# WHAT TO WORK ON
#1 From the text on the Antigua & Barbuda Hamptons Regatta, list every celebrity named in the paragraph that begins "Back on earth."
#2 Reproduce the passage of the text on the Antigua & Barbuda Hamptons Regatta that opens with the words containing "And Princess Diana" and closes with "are nude beaches.".

# TEXT PROVIDED
Writing drives Bushnell. “I’m always continually doing something creative,” she said. “The stage show is something new that I’ve been doing the last couple of years. I’ve always got a lot of things on the burners and irons in the fire.”
This is probably it.
Bushnell echoed the theme of women empowering women that we’ve been hearing a lot these days. At a recent luncheon at Doppo La Spiaggia to kick off the Antigua & Barbuda Hamptons Regatta, Theresa Roden — who co-founded the event with her late husband, Rob, and Antigua & Barbuda Tourism Authority CEO Colin James — told me about the charity it benefitted.
A triathlon enthusiast herself, Theresa said she started I Tri to “empower middle school girls through the sport of triathlon to train the mind, body and spirit, go beyond their limitations and do something that just blows them away.”
It was the Rodens’ routine that inspired twinning Sag Harbor and Antigua/Barbuda for this Regatta. “My late husband and I were boaters and yachters in Block Island and the Caribbean,” Theresa continued. “We founded a yachting destination guide and fell in love with Antigua. Fourteen years ago, Colin and my husband Rob brainstormed the Antigua & Barbuda Hamptons Challenge Regatta.”
The prize? Arguably the best in the Hamptons: an all expense sailing trip to A & B.
Rob died five years ago, right before the Regatta. Theresa continues their work. She mentors I Tri girls and in some cases, even brings them in to live with her. “Early on, when a young girl’s mother was going through chemo for cervical cancer,” Theresa told me, “we took the girl into our home. In another case, a young woman was subjected to very horrible domestic violence, so we took her in as well. She taught her mother what she learned in our program, and transformed her mother’s life.”
Now Colin James and Antigua and Barbuda’s Minister of Tourism, the Hon. Charles “Max” Fernandez,” were celebrating another mother/daughter duo, Keisha Schahaff and Anastatia Mayers, the first Caribbeans and the youngest girl to travel to space, in the Virgin Galactic 02.
Back on earth, Colin told me, “Antigua and Barbuda, with their perfect conditions, are known as the Mecca of Caribbean sailing.” They’re also known for pink sand, super yachts, and every imaginable water sport. And celebrities who wish to be anonymous. But we do know this: Oprah owns a Barbuda retreat. Tory Burch has an Antigua home. P Diddy often parks his yacht and Robert De Niro sails on the Island.
And Princess Diana often took Princes William and Harry to Barbuda, population 2,000, 27 miles north of Antigua. She found real privacy on their 17 mile long beach, “in the middle of nowhere,” Colin said, “really remote yet still accessible.”
There are no high rises. But there are nude beaches.

# DATASET CONTENT
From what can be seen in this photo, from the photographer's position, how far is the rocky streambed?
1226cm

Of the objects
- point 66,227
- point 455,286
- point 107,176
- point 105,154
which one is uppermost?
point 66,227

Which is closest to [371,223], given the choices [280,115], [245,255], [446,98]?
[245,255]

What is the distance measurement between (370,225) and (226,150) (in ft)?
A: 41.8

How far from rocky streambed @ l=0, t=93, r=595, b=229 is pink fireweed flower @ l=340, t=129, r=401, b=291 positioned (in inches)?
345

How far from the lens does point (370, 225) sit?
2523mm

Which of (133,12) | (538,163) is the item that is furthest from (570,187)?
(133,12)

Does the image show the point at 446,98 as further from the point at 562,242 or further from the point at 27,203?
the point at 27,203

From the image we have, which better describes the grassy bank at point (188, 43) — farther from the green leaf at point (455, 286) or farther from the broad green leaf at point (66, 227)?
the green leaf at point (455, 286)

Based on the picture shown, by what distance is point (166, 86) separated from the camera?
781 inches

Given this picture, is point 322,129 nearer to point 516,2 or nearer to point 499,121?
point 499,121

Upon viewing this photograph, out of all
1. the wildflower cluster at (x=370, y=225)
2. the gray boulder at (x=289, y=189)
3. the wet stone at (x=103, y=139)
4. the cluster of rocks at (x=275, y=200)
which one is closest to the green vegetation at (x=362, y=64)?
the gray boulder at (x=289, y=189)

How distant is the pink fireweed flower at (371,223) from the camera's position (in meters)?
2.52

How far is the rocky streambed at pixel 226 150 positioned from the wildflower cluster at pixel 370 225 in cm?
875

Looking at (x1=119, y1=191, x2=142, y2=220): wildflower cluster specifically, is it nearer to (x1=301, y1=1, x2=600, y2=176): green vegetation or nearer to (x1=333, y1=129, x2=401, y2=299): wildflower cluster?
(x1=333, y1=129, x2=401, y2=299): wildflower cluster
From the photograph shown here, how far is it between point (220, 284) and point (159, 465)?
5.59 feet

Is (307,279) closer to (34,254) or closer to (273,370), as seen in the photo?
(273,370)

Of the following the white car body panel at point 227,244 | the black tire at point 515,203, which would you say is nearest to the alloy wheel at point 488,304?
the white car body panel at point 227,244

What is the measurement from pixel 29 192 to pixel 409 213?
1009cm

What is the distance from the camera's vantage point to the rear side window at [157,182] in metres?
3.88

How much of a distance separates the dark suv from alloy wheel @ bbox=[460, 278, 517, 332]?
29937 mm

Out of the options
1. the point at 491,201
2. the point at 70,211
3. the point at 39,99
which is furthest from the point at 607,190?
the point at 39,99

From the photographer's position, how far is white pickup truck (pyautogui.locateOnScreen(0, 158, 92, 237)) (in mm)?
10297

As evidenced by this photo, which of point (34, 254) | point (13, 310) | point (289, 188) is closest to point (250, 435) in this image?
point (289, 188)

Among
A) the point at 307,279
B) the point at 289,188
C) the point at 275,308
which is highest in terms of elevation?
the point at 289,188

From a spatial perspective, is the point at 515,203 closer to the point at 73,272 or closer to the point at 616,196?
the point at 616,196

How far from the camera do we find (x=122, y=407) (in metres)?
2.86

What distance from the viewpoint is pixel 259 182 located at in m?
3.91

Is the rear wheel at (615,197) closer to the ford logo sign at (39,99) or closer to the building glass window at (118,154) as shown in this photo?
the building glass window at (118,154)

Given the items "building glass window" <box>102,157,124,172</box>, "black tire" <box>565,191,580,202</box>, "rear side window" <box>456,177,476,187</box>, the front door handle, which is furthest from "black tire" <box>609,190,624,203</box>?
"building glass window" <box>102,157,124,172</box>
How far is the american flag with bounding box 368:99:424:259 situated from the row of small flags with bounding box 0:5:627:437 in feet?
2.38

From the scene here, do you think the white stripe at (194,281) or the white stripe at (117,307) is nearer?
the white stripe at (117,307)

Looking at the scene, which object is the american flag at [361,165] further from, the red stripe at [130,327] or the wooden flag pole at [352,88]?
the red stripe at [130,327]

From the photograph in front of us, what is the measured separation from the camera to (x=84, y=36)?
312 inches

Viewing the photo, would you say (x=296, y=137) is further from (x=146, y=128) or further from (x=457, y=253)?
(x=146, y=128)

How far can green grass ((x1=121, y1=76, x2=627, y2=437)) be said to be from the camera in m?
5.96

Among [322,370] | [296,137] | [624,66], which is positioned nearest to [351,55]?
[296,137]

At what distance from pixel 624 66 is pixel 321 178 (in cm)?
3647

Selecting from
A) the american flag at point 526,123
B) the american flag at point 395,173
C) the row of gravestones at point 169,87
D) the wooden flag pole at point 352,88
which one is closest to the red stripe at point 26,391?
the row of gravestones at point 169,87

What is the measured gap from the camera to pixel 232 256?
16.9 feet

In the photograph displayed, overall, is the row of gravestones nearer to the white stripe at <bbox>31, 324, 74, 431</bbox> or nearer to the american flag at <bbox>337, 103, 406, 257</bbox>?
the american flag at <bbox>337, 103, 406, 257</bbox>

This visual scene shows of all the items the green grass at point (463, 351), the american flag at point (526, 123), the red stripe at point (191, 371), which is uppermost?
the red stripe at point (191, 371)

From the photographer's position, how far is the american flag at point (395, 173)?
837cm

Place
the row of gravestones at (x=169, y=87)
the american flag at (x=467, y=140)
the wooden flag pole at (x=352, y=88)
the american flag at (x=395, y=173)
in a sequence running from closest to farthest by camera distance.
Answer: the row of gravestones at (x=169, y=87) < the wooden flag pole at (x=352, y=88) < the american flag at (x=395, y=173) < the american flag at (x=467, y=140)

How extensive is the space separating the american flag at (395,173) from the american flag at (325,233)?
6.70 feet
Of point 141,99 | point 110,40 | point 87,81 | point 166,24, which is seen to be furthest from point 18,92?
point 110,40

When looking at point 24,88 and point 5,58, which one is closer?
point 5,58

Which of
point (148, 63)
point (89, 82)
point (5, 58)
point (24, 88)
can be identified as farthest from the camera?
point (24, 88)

---

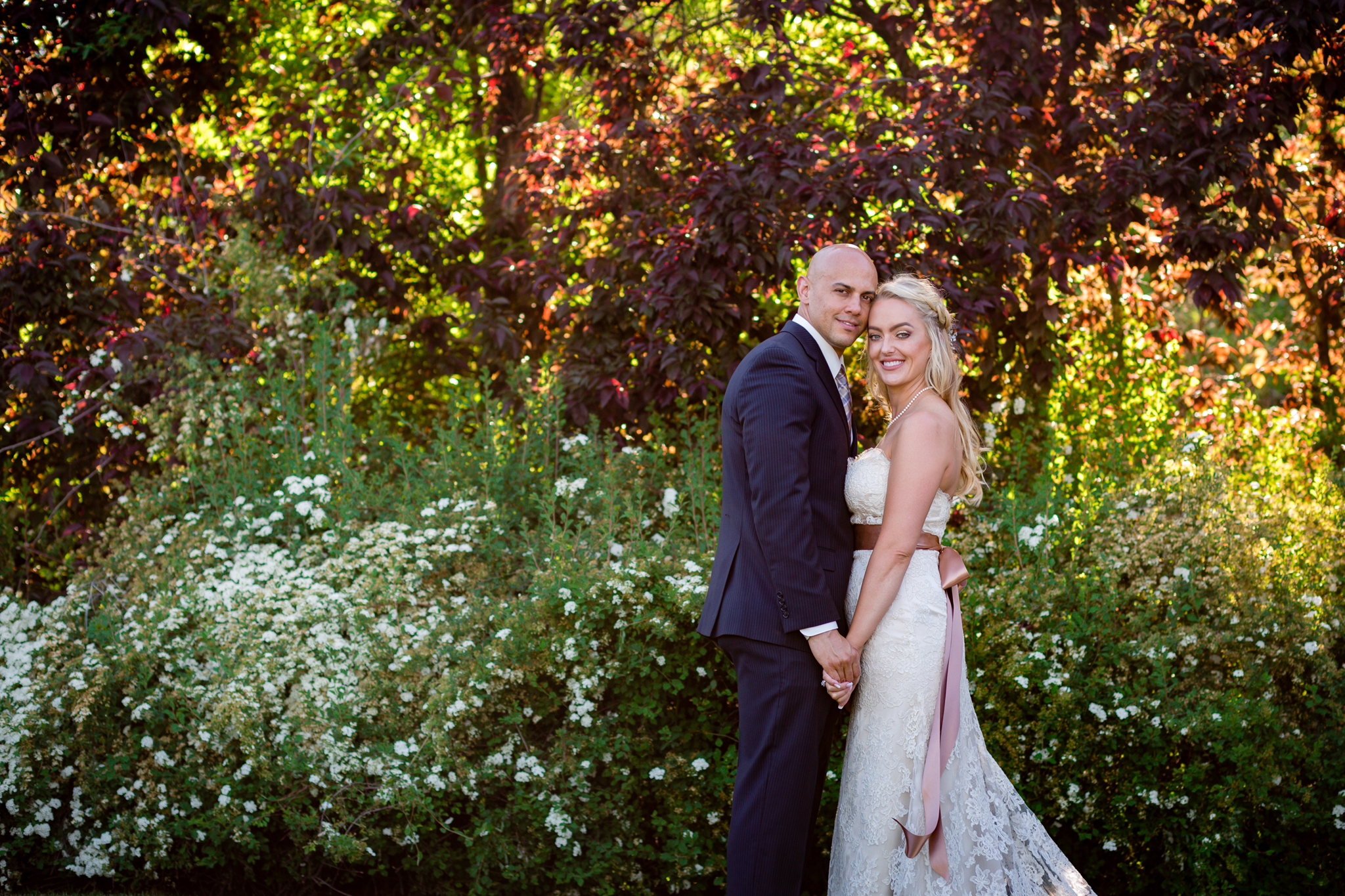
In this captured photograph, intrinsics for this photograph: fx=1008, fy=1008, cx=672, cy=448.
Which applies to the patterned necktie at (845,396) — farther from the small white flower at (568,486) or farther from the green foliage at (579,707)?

# ANSWERS TO THE TASKS
#1 Oprah, Tory Burch, P Diddy, Robert De Niro

#2
And Princess Diana often took Princes William and Harry to Barbuda, population 2,000, 27 miles north of Antigua. She found real privacy on their 17 mile long beach, “in the middle of nowhere,” Colin said, “really remote yet still accessible.”
There are no high rises. But there are nude beaches.